> _Required action_
Please resume the court passage on employer notice of racial harassment, continuing on from its final sentence.
--- Extracted text Enclosed Below ---
Moreover, as to the racially derogatory comment plaintiff says was made at an office holiday gathering, plaintiff offers no evidence that she reported this comment to her superiors. It is true that when an employer is on notice of a racially hostile work environment or one tainted by discriminatory animus, the employer may not turn a blind eye to the same. Pitts v. Kone, Inc., 2006 WL 2946814, *6 (E.D. Mich. 2006). Under both federal law and Michigan's ELCRA, an employer in such circumstances is obligated to promptly take an investigation of the same and provide remedial measures. Grow v. W.A. Thomas Co., 236 Mich.App. 696, 699-702 (1999); Risinger v. Ohio Bur. of Workers' Comp, 883 F.2d 475, 482-3 (6th Cir. 1989) (employer has duty to undertake prompt investigation and provide remedy after being on notice of racial harassment or discrimination). Here, plaintiff offers no evidence that she reported the incident at the holiday gathering to any of her superiors or that they otherwise knew about it. She vaguely asserts that her superiors would have heard it when she did, but she offers no evidence to support this notion, and does not cite any authority to support her position that the circumstances she described constitute sufficient notice to an employer.
--- End of Enclosed Extracted text ---
--- Collected material Enclosed Below ---
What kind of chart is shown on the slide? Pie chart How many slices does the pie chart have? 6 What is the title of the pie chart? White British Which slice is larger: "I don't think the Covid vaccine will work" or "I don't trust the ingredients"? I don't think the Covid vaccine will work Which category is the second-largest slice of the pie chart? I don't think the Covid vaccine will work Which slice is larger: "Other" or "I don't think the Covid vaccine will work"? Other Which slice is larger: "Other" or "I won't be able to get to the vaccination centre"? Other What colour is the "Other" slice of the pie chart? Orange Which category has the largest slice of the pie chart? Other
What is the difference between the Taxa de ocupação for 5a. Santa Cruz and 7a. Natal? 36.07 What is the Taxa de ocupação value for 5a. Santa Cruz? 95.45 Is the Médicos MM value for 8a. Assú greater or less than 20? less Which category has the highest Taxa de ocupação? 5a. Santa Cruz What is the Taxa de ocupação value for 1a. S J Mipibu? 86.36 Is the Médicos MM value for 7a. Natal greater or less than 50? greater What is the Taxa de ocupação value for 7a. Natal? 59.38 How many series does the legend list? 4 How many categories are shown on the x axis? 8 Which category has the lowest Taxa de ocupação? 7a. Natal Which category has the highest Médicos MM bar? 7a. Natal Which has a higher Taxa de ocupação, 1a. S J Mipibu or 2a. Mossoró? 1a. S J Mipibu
--- End of Enclosed Collected material ---
> _Answer area_
To present a prima facie case of race discrimination using indirect evidence under the McDonnell Douglas framework, plaintiff must show that (1) she is a member of a protected class, (2) she was subject to an adverse employment action, (3) she was qualified for her position and (4) she was replaced by a person outside the protected class or that a comparable person outside the class was treated differently. See Vaughn v. Watkins Motor Lines, Inc., 291 F.3d 900, 906 (6th Cir. 2002); Mitchell v. Toledo Hosp., 964 F.2d 577, 582 (6th Cir. 1992). The establishment of a prima facie case creates a rebuttable presumption of discrimination and requires the defendant to "articulate some legitimate, nondiscriminatory reason" for taking the challenged action. Johnson, 215 F.3d at 572. If the defendant is able to satisfy this burden, the plaintiff must then "prove that the proffered reason was actually a pretext to hide unlawful discrimination." Id. at 573. The plaintiff must then have an opportunity to prove by a preponderance of the evidence that the legitimate reasons offered by the defendant were not its true reasons, but were a pretext for discrimination. McDonnell Douglas Corp., 411 U.S. at 804.

Defendants contend that plaintiff fails to establish a prima facie case of race discrimination because she cannot show that she was treated differently than other non-minority employees who were in "all respects" similarly situated. Mitchell v. Toledo Hosp., 964 F.2d 577, 582 (6th Cir. 1992). In Mitchell, the Sixth Circuit explained the "similarly situated" element of the prima facie case as follows:

It is fundamental that to make a comparison of a discrimination plaintiff's treatment to that of non-minority employees, the plaintiff must show that the 'comparables' are similarly situated in all respects. Thus, to be deemed similarly situated, the individuals with whom the plaintiff seeks to compare his/her treatment must have dealt with the same supervisor, have been subject to the same standards and have been engaged in the same conduct ....
964 F.2d at 582-83 (emphasis added). The Sixth Circuit's subsequent decision in Ercegovich v. Goodyear Tire & Rubber Co., 154 F.3d 344, 352 (6th Cir. 1998), held that the plaintiff is "required to prove that all of the relevant aspects of his employment situation were 'nearly identical' to those of [the non-minorities'] employment situation[s]." Ercegovich, 154 F.3d at 352, quoting, Pierce v. Commonwealth Life. Ins. Co., 40 F.3d 796, 802 (6th Cir. 1994).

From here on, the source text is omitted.